Best’s Special Report: Higher Utilization, Regulatory Challenges Pressure Medicare Advantage Segment, Prompting Some Carriers to Exit Market
Higher utilization of Medicare Advantage (MA) and a lower level of increase to reimbursement rates has led to rising loss ratios and narrowing profitability among health insurers offering MA plans, according to a new AM Best report.
According to the Best’s Special Report, “Higher Utilization, Regulatory Challenges, Pressure Medicare Advantage Segment,” competition and underwriting performance vary by state, but underwriting losses are becoming more prevalent. In 2023, there were aggregated underwriting losses in 21 states, compared with six in 2019 and 14 in 2021. Factors such as increased inpatient admissions and utilization of outpatient care and supplemental benefits have contributed to the heightened MA usage. While the impacts to individual companies vary and depends partly on how much they integrated the increased utilization into their 2024 pricing models, overall, the unfavorable trends have pressured financial results for the last couple years, continuing into 2024. The percentage of MA carriers reporting an underwriting loss in 2023 was 71%, the highest since 2015. The report notes that due to the changing market conditions of Medicare Advantage, some MA carriers including both national and regional companies, have stated that they were dropping plans or exiting certain markets entirely for 2025.

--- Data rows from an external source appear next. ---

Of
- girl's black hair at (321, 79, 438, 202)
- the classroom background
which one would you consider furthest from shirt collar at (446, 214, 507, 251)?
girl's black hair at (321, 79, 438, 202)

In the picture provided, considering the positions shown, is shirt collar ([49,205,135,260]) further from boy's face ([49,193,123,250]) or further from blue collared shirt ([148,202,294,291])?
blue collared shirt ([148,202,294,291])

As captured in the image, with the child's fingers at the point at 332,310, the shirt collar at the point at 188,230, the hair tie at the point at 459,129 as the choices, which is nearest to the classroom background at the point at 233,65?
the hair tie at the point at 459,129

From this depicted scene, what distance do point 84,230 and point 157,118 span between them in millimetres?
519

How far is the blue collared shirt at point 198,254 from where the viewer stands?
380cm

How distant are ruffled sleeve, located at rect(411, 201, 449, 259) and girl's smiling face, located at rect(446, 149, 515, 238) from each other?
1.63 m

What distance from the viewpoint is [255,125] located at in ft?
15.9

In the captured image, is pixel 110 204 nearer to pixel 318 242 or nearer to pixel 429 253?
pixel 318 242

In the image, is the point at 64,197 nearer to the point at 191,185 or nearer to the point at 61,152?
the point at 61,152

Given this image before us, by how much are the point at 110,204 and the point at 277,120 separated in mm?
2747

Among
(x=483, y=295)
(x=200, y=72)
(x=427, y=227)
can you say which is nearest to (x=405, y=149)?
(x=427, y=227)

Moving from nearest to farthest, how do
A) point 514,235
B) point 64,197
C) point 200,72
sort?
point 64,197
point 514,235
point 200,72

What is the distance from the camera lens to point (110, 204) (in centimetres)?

“To counter the elevated utilization and pricing pressures, some insurers have reduced benefits, although this is regulated by CMS, while others are implementing rate increases,” said
A contributing factor to the recent announcements of market exits by some participants include the Inflation Reduction Act of 2022 (IRA), which takes effect in 2025 and includes several provisions aimed at lowering prescription drug expenses for Medicare Part D beneficiaries, shifting a larger share of costs to insurers and drug manufacturers. A separate stabilization demonstration program was enacted earlier this year to support implementation of the redesigned Part D benefit by subsidizing the anticipated premium and cost increases; however, this is available to Medicare Part D-only insurers and does not apply to MA plans that include Part D. Another factor pressuring MA plans are the recent changes in the risk adjustment score calculation that are being phased in over three years starting with 2024; the new calculation drives down the score leading to lower reimbursement rates per member.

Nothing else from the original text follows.